1 “Do you know the time when the wild mountain goats bear young? Or can you mark when the deer gives birth? 2 Can you number the months that they fulfill? Or do you know the time when they bear young? 3 They bow down, They bring forth their young, They deliver their offspring. 4 Their young ones are healthy, They grow strong with grain; They depart and do not return to them.
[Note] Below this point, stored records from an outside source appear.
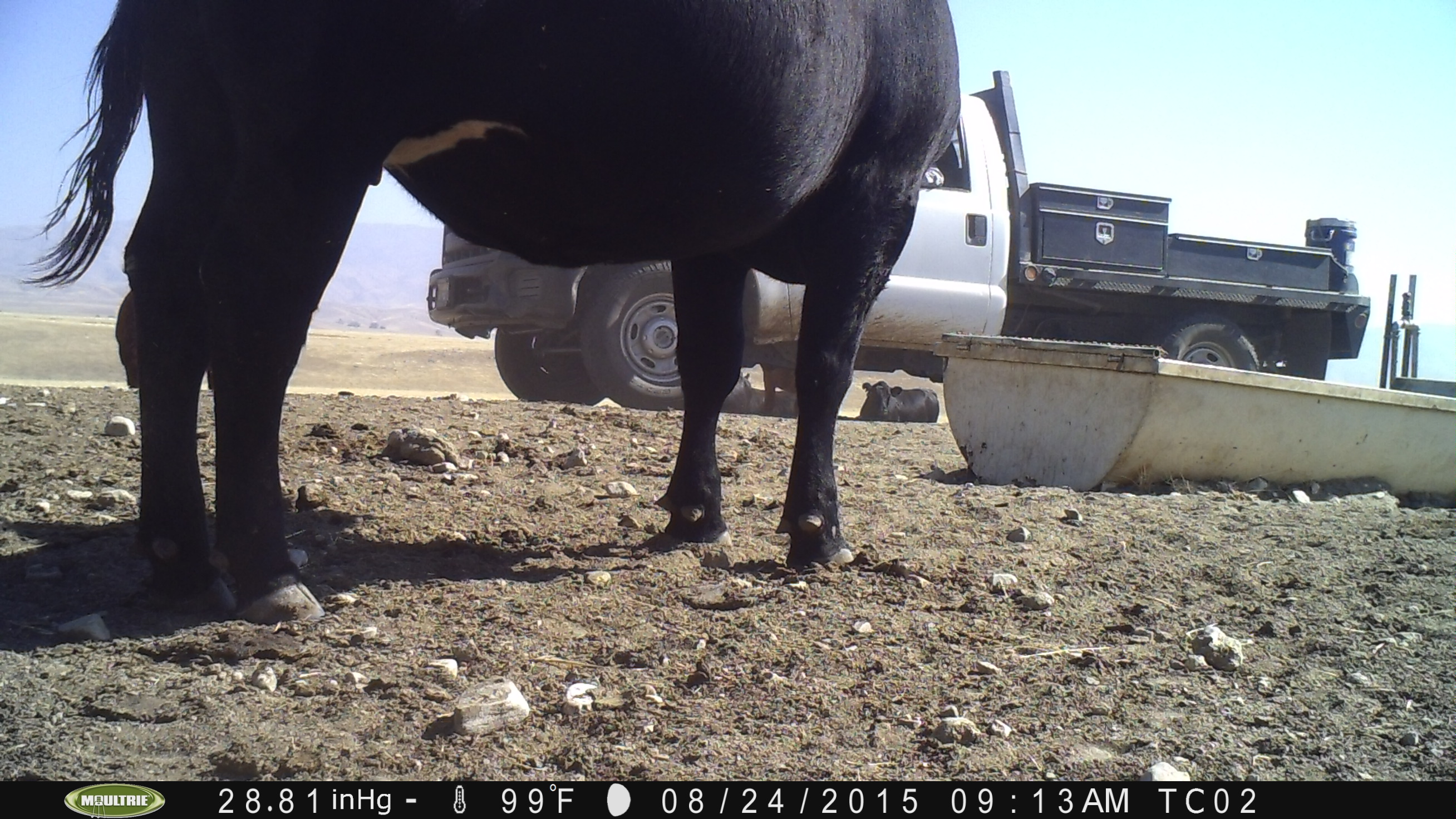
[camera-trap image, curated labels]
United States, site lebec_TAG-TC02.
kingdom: Animalia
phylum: Chordata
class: Mammalia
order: Artiodactyla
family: Bovidae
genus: Bos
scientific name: Bos taurus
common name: domestic cow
Bos taurus (domestic cow).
39:5-7 The wild donkey, the symbol of the exploited poor in 24:5, finds satisfaction where God has placed him on earth free from the shouts of the driver or “slave driver.” This contrasts with Job’s complaints about the voice of the oppressor (3:18). True freedom is found in being content where God has placed us (see Phil. 4:10-12).
5 “Who set the wild donkey free? Who loosed the bonds of the onager, 6 Whose home I have made the wilderness, And the barren land his dwelling? 7 He scorns the tumult of the city; He does not heed the shouts of the driver.
39:13-18 Job had identified himself closely with the ostrich (peacock in KJV) (30:29). Therefore, the Lord ironically agrees that there are similarities. Both are deficient in knowledge. But although the ludicrous-looking ostrich is no doubt laughed at and experiences misfortunes, the ostrich is not concerned about the situation. This contrasts with Job, who has been full of worry.
13 “The wings of the ostrich wave proudly, But are her wings and pinions like the kindly stork’s? 14 For she leaves her eggs on the ground, And warms them in the dust; 15 She forgets that a foot may crush them, Or that a wild beast may break them. 16 She treats her young harshly, as though they were not hers; Her labor is in vain, without concern, 17 Because God deprived her of wisdom, And did not endow her with understanding. 18 When she lifts herself on high, She scorns the horse and its rider.
39:26-30 God asks Job if he designed the majestic birds – the hawk and the eagle – by his aerodynamic genius. Eagle: The context of v. 30, where the young birds feast on the blood of the slain, suggests that a vulture is in view. However, the traditional translation eagle conveys the royal and majestic qualities associated with the vulture in the ancient Middle East (vv. 26-30), in contrast to the revulsion its name brings to many modern readers.
26 “Does the hawk fly by your wisdom, And spread its wings toward the south? 27 Does the eagle mount up at your command, And make its nest on high? 28 On the rocks it dwells and resides, On the crag of the rock and the stronghold. 29 From there it spies out the prey; Its eyes observe from afar.
39:30 The implication is that God allows the young vultures to feed on the blood of slain people to help prvent the spread of disease. This is an answer to Job’s complaint about God’s failure to stop the exploitation of the helpless and His ignoring of the pleas of the dying. The Lord demonstrates to Job again that He limits evil.
30 Its young ones suck up blood; And where the slain are, there it is.”